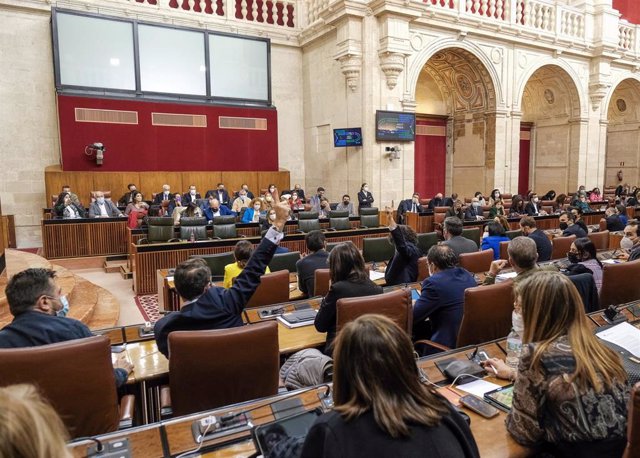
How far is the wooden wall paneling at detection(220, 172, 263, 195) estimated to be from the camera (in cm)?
1195

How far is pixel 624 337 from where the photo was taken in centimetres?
236

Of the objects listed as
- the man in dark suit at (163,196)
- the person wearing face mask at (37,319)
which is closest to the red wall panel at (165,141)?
the man in dark suit at (163,196)

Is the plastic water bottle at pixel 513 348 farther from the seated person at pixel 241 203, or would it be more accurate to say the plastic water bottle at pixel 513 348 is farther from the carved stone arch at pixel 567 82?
the carved stone arch at pixel 567 82

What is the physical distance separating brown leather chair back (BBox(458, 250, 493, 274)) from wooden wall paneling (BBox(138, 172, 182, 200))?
28.5 feet

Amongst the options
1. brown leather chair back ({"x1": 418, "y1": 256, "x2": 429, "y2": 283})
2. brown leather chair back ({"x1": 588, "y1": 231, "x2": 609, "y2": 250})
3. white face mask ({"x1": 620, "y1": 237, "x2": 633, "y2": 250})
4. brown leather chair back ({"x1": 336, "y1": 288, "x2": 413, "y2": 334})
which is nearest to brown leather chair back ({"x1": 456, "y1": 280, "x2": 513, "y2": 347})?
brown leather chair back ({"x1": 336, "y1": 288, "x2": 413, "y2": 334})

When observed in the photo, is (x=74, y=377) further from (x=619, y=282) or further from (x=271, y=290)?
(x=619, y=282)

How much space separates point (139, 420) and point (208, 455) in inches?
43.5

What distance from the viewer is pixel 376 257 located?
559 centimetres

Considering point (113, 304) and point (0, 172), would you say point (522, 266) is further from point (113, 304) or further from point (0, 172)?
point (0, 172)

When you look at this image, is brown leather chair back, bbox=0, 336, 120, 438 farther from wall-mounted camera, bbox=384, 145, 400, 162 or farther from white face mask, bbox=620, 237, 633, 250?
wall-mounted camera, bbox=384, 145, 400, 162

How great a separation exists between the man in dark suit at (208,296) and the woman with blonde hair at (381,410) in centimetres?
136

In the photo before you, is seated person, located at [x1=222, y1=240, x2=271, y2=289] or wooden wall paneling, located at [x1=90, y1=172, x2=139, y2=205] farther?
wooden wall paneling, located at [x1=90, y1=172, x2=139, y2=205]

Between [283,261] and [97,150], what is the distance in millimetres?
7562

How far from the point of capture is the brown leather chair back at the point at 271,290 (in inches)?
138
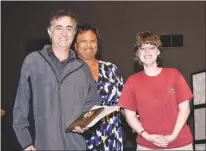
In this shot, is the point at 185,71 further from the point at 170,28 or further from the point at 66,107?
the point at 66,107

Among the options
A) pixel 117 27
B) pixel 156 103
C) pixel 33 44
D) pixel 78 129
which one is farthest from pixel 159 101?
pixel 33 44

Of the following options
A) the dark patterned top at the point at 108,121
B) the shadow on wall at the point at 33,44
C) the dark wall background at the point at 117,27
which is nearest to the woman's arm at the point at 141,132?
the dark patterned top at the point at 108,121

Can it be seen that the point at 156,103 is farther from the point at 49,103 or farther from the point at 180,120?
the point at 49,103

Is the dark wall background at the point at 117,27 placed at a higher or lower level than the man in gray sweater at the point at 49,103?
higher

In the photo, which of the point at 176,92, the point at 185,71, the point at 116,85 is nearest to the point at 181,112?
the point at 176,92

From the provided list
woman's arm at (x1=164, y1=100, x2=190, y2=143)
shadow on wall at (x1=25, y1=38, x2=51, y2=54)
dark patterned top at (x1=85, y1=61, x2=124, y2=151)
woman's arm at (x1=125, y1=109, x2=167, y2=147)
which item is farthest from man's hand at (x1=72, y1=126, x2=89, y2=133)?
shadow on wall at (x1=25, y1=38, x2=51, y2=54)

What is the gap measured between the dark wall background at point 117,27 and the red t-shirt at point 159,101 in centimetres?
405

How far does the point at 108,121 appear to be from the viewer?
113 inches

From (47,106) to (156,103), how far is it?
2.42 feet

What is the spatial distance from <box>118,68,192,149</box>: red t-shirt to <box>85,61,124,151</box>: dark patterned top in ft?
1.34

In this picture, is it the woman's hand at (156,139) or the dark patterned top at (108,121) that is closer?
the woman's hand at (156,139)

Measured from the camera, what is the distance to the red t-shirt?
236 cm

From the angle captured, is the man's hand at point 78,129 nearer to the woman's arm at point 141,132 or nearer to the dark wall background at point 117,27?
the woman's arm at point 141,132

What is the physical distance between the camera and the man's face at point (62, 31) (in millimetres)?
2205
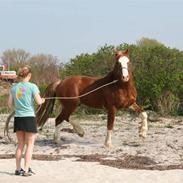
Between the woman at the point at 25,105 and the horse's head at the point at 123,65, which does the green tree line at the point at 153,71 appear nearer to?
the horse's head at the point at 123,65

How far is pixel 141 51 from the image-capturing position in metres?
21.0

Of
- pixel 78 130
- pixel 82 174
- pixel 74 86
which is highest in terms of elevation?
pixel 74 86

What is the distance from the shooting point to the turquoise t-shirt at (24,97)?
28.7 ft

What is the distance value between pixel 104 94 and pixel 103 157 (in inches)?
75.6

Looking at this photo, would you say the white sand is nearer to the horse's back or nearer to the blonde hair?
the blonde hair

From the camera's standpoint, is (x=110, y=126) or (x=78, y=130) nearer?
(x=110, y=126)

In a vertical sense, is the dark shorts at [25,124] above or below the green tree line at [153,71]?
below

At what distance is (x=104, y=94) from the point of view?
12500 mm

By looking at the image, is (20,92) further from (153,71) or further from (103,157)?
(153,71)

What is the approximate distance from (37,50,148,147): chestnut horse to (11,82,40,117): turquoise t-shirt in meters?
3.32

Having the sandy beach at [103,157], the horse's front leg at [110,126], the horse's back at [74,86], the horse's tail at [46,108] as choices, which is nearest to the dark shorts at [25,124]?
the sandy beach at [103,157]

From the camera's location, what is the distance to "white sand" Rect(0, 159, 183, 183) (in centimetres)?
859

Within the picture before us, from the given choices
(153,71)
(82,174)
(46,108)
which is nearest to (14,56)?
(153,71)

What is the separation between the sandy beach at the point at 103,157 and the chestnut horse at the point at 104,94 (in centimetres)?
51
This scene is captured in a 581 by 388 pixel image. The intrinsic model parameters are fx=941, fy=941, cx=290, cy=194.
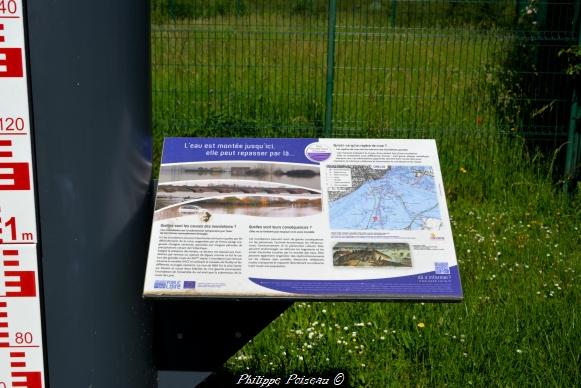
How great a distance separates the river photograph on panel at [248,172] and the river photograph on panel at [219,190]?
2 centimetres

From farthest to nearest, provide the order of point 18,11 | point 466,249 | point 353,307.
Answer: point 466,249 → point 353,307 → point 18,11

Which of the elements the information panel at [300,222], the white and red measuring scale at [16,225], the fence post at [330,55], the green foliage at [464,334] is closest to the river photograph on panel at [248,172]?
the information panel at [300,222]

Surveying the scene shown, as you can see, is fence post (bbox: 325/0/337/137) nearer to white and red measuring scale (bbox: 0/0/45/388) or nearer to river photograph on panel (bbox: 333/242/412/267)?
river photograph on panel (bbox: 333/242/412/267)

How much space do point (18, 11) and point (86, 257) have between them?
2.22 ft

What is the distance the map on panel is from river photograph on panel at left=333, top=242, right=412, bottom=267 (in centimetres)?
7

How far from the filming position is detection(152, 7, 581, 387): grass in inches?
184

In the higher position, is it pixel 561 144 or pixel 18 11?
pixel 18 11

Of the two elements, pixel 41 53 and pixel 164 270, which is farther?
Answer: pixel 164 270

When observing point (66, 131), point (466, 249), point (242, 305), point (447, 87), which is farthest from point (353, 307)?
point (447, 87)

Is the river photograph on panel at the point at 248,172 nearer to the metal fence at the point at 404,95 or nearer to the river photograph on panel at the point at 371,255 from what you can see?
the river photograph on panel at the point at 371,255

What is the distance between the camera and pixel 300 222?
2889 mm

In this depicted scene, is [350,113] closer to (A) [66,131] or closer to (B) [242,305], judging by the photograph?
(B) [242,305]

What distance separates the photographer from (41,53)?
7.87 feet

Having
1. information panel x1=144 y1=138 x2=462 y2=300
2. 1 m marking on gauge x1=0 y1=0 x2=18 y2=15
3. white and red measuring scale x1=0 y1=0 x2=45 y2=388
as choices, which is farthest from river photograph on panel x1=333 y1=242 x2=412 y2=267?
1 m marking on gauge x1=0 y1=0 x2=18 y2=15
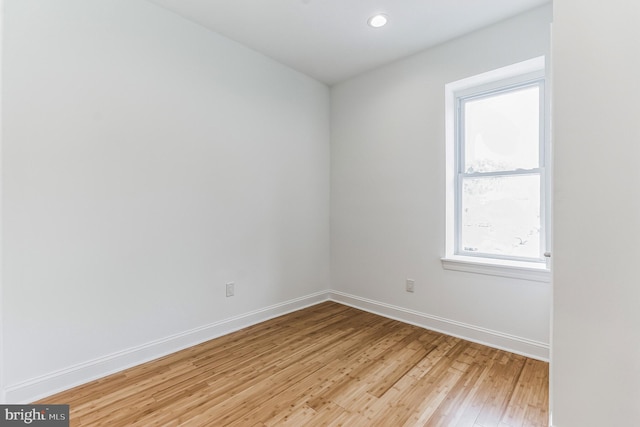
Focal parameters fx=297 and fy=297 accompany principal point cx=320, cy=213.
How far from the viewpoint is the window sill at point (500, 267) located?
Result: 7.49ft

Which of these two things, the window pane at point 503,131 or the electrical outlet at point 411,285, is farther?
the electrical outlet at point 411,285

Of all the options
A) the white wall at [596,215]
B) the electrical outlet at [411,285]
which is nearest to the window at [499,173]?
the electrical outlet at [411,285]

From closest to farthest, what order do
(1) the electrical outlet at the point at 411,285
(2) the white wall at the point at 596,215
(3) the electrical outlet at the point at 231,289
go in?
1. (2) the white wall at the point at 596,215
2. (3) the electrical outlet at the point at 231,289
3. (1) the electrical outlet at the point at 411,285

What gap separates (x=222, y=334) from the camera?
2.69 m

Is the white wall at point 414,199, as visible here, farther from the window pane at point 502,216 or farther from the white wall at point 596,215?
the white wall at point 596,215

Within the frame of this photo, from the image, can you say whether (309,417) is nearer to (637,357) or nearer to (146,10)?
(637,357)

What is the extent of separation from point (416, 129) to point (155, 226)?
2.50 meters

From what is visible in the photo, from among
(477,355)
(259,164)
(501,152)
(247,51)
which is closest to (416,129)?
(501,152)

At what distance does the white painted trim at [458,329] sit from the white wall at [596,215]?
4.70 ft

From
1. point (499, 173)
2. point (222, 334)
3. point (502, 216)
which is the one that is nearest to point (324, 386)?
point (222, 334)

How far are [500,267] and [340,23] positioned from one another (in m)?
2.43

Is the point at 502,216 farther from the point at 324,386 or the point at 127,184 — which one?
the point at 127,184

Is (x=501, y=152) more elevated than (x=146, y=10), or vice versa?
(x=146, y=10)

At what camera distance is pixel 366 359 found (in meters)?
2.29
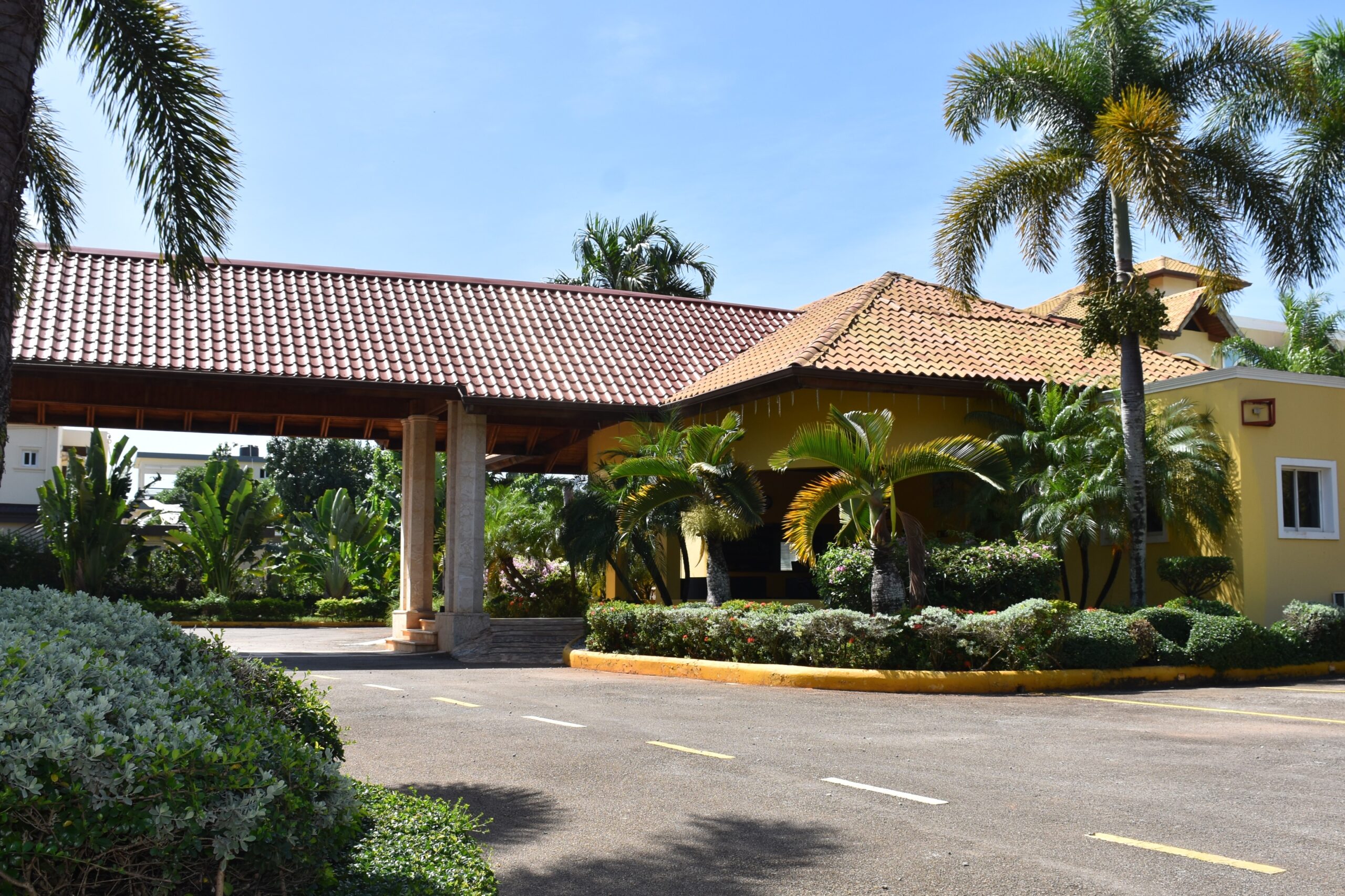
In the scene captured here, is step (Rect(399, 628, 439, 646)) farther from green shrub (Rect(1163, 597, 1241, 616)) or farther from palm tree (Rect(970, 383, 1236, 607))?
green shrub (Rect(1163, 597, 1241, 616))

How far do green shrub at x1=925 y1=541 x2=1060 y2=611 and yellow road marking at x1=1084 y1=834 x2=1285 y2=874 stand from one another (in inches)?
392

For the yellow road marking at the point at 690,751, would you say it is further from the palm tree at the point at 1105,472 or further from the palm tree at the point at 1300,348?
the palm tree at the point at 1300,348

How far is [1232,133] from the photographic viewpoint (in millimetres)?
17656

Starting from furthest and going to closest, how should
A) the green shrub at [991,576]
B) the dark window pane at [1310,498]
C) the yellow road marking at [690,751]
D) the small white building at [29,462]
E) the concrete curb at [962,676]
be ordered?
the small white building at [29,462]
the dark window pane at [1310,498]
the green shrub at [991,576]
the concrete curb at [962,676]
the yellow road marking at [690,751]

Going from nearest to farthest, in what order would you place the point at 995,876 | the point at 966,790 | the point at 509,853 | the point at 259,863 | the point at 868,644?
the point at 259,863 → the point at 995,876 → the point at 509,853 → the point at 966,790 → the point at 868,644

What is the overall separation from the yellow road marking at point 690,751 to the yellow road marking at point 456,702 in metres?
3.20

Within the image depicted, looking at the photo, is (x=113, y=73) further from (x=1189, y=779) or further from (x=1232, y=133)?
(x=1232, y=133)

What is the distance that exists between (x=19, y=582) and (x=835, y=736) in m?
27.0

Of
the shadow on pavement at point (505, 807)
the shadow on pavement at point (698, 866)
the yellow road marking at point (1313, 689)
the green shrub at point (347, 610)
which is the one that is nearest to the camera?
the shadow on pavement at point (698, 866)

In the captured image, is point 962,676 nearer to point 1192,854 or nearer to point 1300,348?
point 1192,854

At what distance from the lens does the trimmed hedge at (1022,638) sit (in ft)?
45.4

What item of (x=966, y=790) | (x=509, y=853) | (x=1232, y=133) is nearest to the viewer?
(x=509, y=853)

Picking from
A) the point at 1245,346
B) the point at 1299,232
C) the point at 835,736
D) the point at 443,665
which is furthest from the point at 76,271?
the point at 1245,346

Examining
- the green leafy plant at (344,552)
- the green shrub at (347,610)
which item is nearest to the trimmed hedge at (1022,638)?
the green shrub at (347,610)
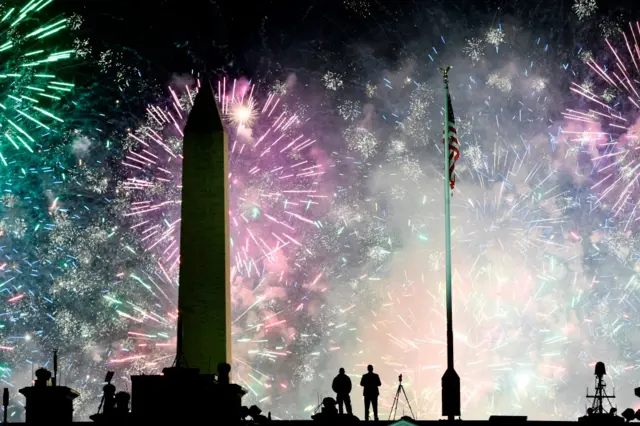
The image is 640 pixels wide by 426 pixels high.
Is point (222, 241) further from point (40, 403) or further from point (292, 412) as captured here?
point (292, 412)

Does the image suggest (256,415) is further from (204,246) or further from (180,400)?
(204,246)

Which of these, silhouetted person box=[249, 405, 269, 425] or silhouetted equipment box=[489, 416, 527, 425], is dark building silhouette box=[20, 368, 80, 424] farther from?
silhouetted equipment box=[489, 416, 527, 425]

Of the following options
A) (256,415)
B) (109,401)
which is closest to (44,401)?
(109,401)

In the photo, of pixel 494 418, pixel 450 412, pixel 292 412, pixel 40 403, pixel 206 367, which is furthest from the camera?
pixel 292 412

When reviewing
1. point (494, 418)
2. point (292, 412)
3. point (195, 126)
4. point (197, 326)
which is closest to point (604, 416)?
point (494, 418)

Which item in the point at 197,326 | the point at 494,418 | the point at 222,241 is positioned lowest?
the point at 494,418

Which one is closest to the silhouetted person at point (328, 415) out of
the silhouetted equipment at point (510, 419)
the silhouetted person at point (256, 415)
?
the silhouetted person at point (256, 415)

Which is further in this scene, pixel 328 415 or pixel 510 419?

Written instruction
Copy out the material from the line containing "What is the physical distance between" to the line containing "Answer: point 466,249", both lines included. Omit the pictures.

Answer below
What is the physical distance between the camera and the man's face at point (62, 31) (in millimetres)?
2205
Between the woman at the point at 25,105 and the horse's head at the point at 123,65, which does the green tree line at the point at 153,71 appear nearer to?
the horse's head at the point at 123,65

How far is pixel 141 51 from the image-capturing position in metres?
21.0

Of
- pixel 78 130
- pixel 82 174
- pixel 74 86
which is highest in terms of elevation?
pixel 74 86

What is the distance from the shooting point to the turquoise t-shirt at (24,97)?
28.7 ft

What is the distance value between pixel 104 94 and pixel 103 157 (in inches)?
75.6

Looking at this photo, would you say the white sand is nearer to the horse's back or nearer to the blonde hair?
the blonde hair

From the camera's standpoint, is (x=110, y=126) or (x=78, y=130) nearer?
(x=110, y=126)

In a vertical sense, is the dark shorts at [25,124] above or below the green tree line at [153,71]?
below

At what distance is (x=104, y=94) from the point of view?
12500 mm

By looking at the image, is (20,92) further from (153,71) or further from (103,157)?
(153,71)

What is the approximate distance from (37,50,148,147): chestnut horse to (11,82,40,117): turquoise t-shirt in meters?
3.32

Having the sandy beach at [103,157], the horse's front leg at [110,126], the horse's back at [74,86], the horse's tail at [46,108] as choices, which is nearest to the dark shorts at [25,124]?
the sandy beach at [103,157]

From the camera's location, what is the distance to "white sand" Rect(0, 159, 183, 183) (in centimetres)?
859

Within the picture before us, from the given choices
(153,71)
(82,174)
(46,108)
which is nearest to (14,56)?
(153,71)

What is the separation between the sandy beach at the point at 103,157 and the chestnut horse at the point at 104,94 (in centimetres)?
51
This scene is captured in a 581 by 388 pixel image. The intrinsic model parameters are fx=941, fy=941, cx=290, cy=194.
How great a distance separates the river photograph on panel at [248,172] and the river photograph on panel at [219,190]?
2 centimetres

From farthest to nearest, provide the order of point 18,11 | point 466,249 | point 353,307.
Answer: point 466,249 → point 353,307 → point 18,11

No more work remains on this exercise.